Extracted information =
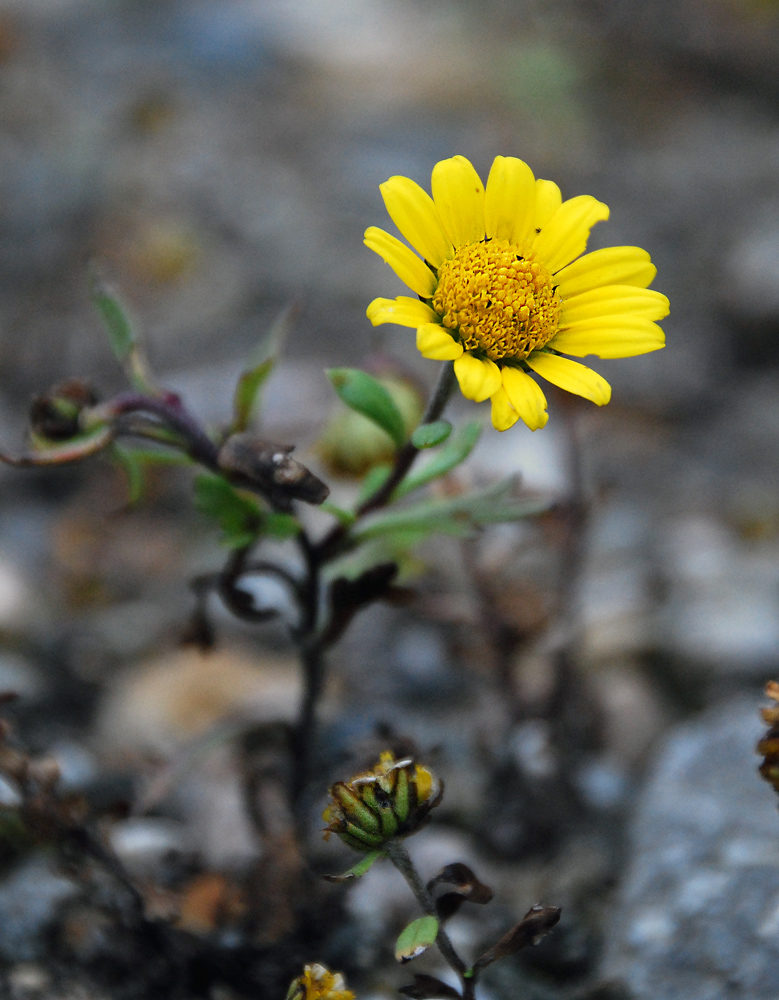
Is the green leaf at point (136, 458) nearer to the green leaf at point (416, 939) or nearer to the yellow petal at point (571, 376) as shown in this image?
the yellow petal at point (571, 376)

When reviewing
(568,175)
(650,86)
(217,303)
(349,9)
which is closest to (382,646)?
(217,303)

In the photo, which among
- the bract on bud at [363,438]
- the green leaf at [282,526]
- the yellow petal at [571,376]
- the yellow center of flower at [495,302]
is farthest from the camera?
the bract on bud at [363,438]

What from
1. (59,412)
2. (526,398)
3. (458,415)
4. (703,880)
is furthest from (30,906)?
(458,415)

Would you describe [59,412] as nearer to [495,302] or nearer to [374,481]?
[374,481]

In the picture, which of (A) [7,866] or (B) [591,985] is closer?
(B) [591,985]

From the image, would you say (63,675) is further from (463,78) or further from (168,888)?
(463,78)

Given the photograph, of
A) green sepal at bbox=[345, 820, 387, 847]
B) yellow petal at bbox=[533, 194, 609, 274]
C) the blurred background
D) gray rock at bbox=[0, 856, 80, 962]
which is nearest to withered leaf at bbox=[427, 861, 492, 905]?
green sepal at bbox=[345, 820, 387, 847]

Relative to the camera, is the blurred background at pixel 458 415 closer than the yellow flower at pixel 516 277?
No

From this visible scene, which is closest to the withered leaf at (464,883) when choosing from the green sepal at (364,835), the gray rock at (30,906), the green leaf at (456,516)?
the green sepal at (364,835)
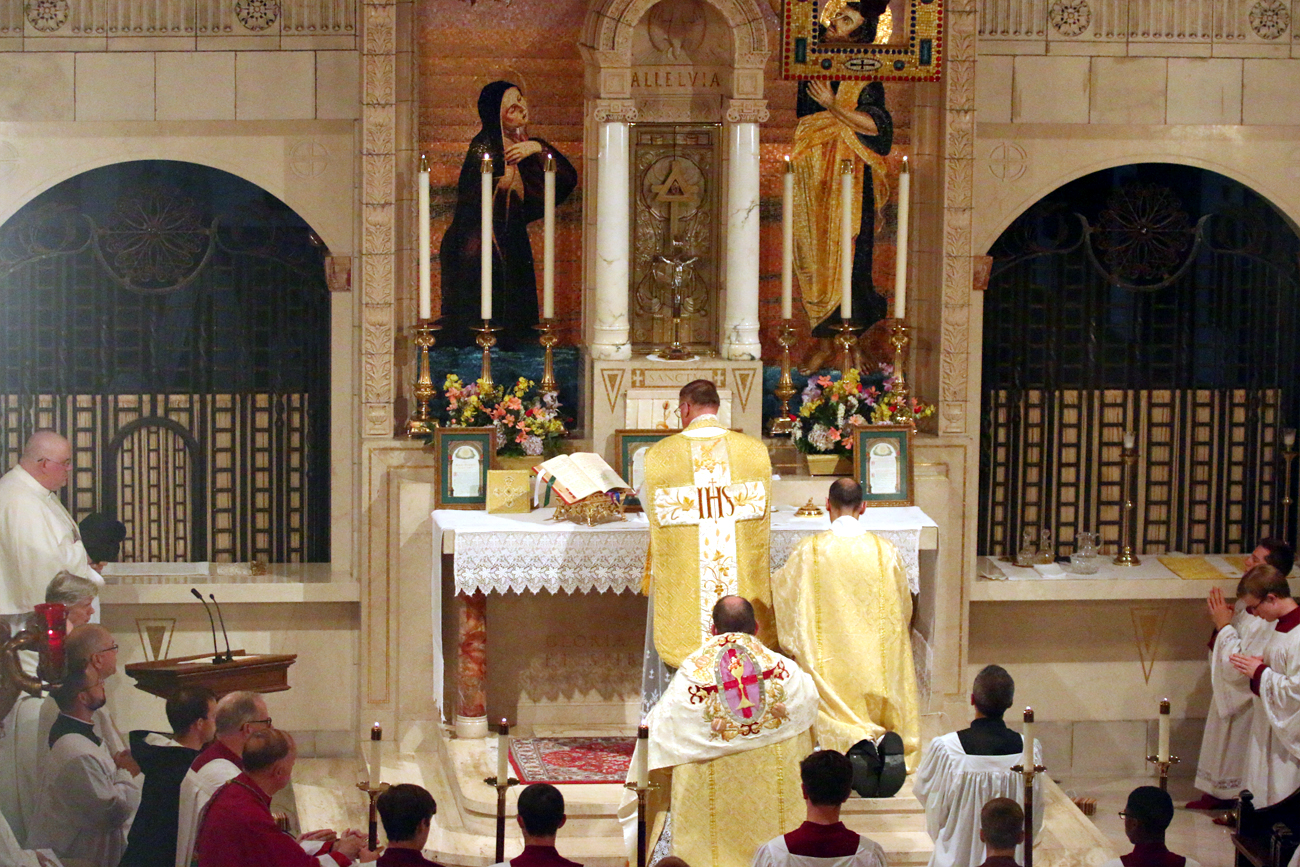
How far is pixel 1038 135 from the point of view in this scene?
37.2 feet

Requirement =
Render every line of the records above as a Markdown table with the columns Row and Line, numbering the rows and skipping blank lines. Leave the pictures out.

Full solution =
| Row | Line |
|---|---|
| 1 | Is the green leaf at point (136, 458) nearer to the green leaf at point (416, 939) or nearer to the yellow petal at point (571, 376) as shown in this image? |
| 2 | the yellow petal at point (571, 376) |
| 3 | When reviewing |
| 4 | (568,175) |
| 5 | (650,86) |
| 6 | (217,303) |
| 7 | (349,9) |
| 8 | which is closest to (382,646)? |
| 9 | (217,303) |
| 10 | In the photo, which among |
| 11 | - the bract on bud at [363,438] |
| 12 | - the green leaf at [282,526] |
| 13 | - the yellow petal at [571,376] |
| 14 | - the yellow center of flower at [495,302] |
| 15 | is farthest from the camera? |
| 16 | the bract on bud at [363,438] |
| 17 | What from |
| 18 | 1. (59,412) |
| 19 | 2. (526,398) |
| 20 | 3. (458,415) |
| 21 | 4. (703,880) |
| 22 | is furthest from (30,906)? |
| 23 | (458,415) |
| 24 | Would you describe [59,412] as nearer to [495,302] or nearer to [374,481]? |
| 25 | [374,481] |
| 26 | In the picture, which of (A) [7,866] or (B) [591,985] is closer? |
| 27 | (B) [591,985] |
| 28 | From the image, would you say (63,675) is further from (463,78) or further from (168,888)? |
| 29 | (463,78) |
| 30 | Given the photograph, of |
| 31 | A) green sepal at bbox=[345, 820, 387, 847] |
| 32 | B) yellow petal at bbox=[533, 194, 609, 274] |
| 33 | C) the blurred background |
| 34 | D) gray rock at bbox=[0, 856, 80, 962] |
| 35 | which is nearest to withered leaf at bbox=[427, 861, 492, 905]? |
| 36 | green sepal at bbox=[345, 820, 387, 847] |
| 37 | Relative to the camera, is the blurred background at pixel 458 415 closer than the yellow flower at pixel 516 277? |
| 38 | No |
| 39 | From this visible scene, which is closest to the withered leaf at (464,883) when choosing from the green sepal at (364,835), the gray rock at (30,906), the green leaf at (456,516)? |
| 40 | the green sepal at (364,835) |
| 41 | How far is pixel 1038 135 from the point of view in this scene? |
| 42 | 37.2 feet |